During their tenure in the cannabis industry, the mother-daughter pair has noticed a drop in the amount of women in cannabis, which has only recently started to reverse.

Bercow, who entered the industry several years after her mother, says female cannabis entrepreneurs were widely celebrated for their contributions until about 2018: "I came in a little later, and it was being highlighted quite a bit at the time," she says. "I just remember after the Women of Weed documentary came out, it was on a downturn from 2010 through 2018."

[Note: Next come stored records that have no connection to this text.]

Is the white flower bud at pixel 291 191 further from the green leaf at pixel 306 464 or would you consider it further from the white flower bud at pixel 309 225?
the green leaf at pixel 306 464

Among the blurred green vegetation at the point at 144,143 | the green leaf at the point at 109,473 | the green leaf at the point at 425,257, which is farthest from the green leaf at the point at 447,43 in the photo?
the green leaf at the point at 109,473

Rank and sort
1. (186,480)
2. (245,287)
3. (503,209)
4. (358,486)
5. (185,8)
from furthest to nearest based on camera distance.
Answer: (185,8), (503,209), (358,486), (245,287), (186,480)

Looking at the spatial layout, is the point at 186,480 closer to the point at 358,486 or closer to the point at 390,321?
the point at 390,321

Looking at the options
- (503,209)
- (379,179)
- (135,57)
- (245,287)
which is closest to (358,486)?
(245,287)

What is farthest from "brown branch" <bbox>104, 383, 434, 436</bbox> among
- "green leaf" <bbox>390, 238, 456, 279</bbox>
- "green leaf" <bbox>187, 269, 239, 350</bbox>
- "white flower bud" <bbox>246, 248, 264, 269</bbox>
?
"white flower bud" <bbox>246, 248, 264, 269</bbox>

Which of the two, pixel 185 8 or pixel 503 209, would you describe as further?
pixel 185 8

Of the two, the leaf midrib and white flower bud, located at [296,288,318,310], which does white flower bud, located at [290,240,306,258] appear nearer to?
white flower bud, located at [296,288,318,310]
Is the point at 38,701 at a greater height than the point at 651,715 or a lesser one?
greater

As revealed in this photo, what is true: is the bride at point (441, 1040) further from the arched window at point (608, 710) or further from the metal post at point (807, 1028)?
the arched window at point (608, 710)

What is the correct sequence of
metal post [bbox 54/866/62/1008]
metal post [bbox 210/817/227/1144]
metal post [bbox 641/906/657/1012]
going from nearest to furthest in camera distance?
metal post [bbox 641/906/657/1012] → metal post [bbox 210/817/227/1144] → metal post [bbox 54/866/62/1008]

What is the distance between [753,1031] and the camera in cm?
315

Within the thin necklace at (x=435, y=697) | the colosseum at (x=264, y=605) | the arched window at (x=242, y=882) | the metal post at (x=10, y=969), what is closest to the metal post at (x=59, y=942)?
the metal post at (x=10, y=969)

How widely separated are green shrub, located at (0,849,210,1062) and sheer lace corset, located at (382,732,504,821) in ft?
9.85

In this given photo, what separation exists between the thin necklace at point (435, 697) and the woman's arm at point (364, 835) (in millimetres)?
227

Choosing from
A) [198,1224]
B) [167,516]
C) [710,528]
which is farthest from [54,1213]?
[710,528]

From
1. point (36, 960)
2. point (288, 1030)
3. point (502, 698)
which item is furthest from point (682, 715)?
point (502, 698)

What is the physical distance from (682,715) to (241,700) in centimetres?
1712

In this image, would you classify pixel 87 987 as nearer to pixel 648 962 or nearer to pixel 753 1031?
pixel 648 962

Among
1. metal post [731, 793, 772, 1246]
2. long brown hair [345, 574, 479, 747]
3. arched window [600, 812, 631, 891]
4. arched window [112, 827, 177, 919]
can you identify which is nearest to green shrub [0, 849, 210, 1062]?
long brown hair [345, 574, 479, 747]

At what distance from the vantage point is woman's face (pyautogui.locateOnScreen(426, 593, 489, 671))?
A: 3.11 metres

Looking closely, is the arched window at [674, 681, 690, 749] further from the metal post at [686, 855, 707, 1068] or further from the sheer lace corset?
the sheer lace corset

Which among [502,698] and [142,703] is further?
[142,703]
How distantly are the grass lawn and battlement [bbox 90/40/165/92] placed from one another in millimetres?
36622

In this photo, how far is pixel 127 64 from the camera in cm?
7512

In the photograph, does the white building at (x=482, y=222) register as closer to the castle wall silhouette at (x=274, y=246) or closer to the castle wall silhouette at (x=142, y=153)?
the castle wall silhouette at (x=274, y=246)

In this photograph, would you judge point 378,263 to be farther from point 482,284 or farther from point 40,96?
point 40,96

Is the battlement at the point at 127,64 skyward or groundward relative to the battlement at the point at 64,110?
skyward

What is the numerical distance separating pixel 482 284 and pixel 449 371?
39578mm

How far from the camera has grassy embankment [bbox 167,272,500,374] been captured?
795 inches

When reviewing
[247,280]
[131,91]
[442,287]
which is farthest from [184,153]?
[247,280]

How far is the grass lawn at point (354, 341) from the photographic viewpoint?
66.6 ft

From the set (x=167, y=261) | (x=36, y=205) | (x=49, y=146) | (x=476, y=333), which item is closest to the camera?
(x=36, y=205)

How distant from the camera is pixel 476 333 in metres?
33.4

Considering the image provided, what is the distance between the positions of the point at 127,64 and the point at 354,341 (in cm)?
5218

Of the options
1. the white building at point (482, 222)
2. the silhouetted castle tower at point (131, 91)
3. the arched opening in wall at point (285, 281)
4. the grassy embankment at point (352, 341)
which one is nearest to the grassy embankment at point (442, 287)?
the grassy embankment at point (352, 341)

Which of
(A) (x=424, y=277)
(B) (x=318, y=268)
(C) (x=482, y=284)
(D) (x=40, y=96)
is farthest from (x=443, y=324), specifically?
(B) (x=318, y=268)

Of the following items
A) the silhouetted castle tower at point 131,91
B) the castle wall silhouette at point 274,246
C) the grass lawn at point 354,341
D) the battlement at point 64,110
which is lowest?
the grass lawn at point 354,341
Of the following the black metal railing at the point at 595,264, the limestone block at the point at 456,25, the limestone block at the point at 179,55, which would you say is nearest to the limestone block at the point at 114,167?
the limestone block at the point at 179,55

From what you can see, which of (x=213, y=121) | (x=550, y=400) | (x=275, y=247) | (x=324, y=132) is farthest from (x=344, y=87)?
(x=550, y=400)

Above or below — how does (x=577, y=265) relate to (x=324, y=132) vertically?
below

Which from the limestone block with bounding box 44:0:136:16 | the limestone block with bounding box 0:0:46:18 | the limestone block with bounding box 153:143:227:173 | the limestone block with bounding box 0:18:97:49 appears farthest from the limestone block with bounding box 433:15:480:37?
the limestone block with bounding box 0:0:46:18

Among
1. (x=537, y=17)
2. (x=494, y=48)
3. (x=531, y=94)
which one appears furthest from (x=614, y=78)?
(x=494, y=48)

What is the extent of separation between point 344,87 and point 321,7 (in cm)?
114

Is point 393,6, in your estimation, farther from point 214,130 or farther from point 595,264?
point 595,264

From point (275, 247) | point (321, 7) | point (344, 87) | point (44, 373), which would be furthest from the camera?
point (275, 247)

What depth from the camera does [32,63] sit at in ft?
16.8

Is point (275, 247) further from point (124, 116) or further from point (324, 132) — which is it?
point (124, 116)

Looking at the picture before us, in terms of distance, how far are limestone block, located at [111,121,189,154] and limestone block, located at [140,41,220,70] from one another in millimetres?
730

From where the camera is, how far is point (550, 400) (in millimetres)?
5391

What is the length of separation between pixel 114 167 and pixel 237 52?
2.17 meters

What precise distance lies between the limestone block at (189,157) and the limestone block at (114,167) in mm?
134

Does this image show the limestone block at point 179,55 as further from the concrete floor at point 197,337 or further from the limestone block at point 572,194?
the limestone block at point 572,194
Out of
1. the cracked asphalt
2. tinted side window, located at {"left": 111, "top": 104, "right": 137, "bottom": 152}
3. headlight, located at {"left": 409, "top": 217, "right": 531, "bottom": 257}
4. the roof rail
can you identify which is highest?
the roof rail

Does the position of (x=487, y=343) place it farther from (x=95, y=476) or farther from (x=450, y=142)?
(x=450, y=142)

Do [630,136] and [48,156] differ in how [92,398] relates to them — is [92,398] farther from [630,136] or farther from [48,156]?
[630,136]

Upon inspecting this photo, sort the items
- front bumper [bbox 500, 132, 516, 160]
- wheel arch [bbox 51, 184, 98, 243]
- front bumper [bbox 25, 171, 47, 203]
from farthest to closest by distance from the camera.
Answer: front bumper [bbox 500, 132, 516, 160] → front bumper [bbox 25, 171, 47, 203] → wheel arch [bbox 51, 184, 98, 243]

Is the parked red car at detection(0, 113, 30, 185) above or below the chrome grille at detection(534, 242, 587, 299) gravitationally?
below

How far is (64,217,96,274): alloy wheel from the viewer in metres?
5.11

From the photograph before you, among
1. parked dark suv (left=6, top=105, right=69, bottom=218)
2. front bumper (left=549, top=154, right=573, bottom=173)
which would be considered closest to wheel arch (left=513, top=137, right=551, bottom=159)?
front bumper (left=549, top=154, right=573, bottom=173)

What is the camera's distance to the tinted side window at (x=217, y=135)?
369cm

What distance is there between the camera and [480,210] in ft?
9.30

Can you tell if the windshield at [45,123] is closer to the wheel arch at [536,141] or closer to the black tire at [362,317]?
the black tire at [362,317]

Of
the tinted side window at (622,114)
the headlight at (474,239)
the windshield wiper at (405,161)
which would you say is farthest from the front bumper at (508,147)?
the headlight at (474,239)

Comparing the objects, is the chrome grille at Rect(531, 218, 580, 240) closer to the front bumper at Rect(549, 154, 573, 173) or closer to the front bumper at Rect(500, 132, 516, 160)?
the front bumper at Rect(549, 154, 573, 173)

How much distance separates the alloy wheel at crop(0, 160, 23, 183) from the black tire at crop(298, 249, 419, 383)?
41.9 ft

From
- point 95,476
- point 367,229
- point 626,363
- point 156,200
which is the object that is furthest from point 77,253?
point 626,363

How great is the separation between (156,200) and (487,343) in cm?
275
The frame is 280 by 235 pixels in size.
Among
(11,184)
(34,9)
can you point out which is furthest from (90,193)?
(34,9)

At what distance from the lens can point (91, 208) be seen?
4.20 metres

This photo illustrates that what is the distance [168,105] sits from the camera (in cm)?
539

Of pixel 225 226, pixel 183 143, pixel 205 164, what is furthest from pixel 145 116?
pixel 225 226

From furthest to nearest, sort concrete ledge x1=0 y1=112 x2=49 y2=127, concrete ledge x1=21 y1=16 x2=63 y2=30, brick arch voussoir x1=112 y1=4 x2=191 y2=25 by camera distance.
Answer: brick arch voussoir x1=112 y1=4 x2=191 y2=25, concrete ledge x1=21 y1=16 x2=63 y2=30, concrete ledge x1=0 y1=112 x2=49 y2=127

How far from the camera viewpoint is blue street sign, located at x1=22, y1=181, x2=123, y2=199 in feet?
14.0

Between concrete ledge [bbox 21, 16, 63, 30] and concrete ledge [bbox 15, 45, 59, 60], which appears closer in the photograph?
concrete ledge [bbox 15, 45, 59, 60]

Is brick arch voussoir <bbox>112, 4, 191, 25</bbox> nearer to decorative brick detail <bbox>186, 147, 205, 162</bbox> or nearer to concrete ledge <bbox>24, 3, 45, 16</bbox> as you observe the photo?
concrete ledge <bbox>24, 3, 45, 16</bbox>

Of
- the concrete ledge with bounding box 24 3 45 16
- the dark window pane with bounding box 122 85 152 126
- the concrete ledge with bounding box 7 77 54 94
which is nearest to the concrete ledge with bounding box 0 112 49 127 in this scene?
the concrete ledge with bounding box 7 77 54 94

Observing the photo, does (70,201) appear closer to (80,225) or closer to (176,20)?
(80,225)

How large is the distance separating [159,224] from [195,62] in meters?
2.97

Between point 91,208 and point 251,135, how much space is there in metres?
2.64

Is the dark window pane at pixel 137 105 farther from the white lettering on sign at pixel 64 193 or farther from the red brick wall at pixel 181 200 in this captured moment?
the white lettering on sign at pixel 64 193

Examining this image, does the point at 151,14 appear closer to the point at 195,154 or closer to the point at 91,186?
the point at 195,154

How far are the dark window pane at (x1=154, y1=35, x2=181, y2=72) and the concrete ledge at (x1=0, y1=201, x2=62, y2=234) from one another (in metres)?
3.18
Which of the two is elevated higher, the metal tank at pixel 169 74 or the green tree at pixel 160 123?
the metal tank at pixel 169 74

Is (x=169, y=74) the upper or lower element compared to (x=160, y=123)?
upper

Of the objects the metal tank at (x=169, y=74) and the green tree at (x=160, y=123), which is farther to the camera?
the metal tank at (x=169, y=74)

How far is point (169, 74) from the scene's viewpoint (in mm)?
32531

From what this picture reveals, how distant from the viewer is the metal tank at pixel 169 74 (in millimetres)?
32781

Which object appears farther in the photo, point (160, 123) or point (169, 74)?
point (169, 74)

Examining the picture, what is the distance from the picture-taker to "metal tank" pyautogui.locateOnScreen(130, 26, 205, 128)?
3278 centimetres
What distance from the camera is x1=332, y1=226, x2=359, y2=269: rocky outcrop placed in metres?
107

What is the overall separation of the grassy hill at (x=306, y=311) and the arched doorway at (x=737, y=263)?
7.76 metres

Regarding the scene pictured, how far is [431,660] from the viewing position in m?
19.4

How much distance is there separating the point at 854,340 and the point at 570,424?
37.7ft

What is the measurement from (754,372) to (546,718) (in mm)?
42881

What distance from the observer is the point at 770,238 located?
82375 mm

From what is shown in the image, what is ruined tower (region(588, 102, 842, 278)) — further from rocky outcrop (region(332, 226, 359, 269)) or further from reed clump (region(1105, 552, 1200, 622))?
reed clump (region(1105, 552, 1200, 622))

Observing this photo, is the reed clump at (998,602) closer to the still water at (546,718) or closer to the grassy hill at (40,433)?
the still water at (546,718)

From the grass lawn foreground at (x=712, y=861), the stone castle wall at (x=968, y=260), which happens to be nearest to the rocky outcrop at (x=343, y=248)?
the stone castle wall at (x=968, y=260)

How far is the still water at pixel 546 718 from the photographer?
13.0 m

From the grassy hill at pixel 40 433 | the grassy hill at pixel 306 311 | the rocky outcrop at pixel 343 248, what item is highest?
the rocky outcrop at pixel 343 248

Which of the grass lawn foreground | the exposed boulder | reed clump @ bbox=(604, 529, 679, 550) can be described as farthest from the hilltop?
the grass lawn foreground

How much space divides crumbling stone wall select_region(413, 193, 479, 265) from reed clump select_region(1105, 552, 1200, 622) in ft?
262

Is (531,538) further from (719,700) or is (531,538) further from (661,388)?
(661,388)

"There were women to talk to who owned dispensaries and grows, and that just started to wane over the years," Lazarus remembers. "These bigger companies came in, and I think it's much easier for men to get funding, and I think that's how a lot of these places grew. A lot of these women just lost their footing, and they weren't able to hang on."

Lazarus and Bercow have seen more women in cannabis within the last couple of years as the importance of leadership diversity and inclusion has become more recognized within the industry. To help that momentum continue, the woman-owned bakery continues crafting new products for Colorado dispensaries, including new chocolate bar flavors and miniature cheese-flavored crackers.

"They're absolutely adorable. We've been working on them for quite a while, and we've finally got them to where they look like little Cheez-Its, and they're crispy," Lazarus says of the crackers. "I don't know what the next one will be, but we'll get this one launched and take it from there."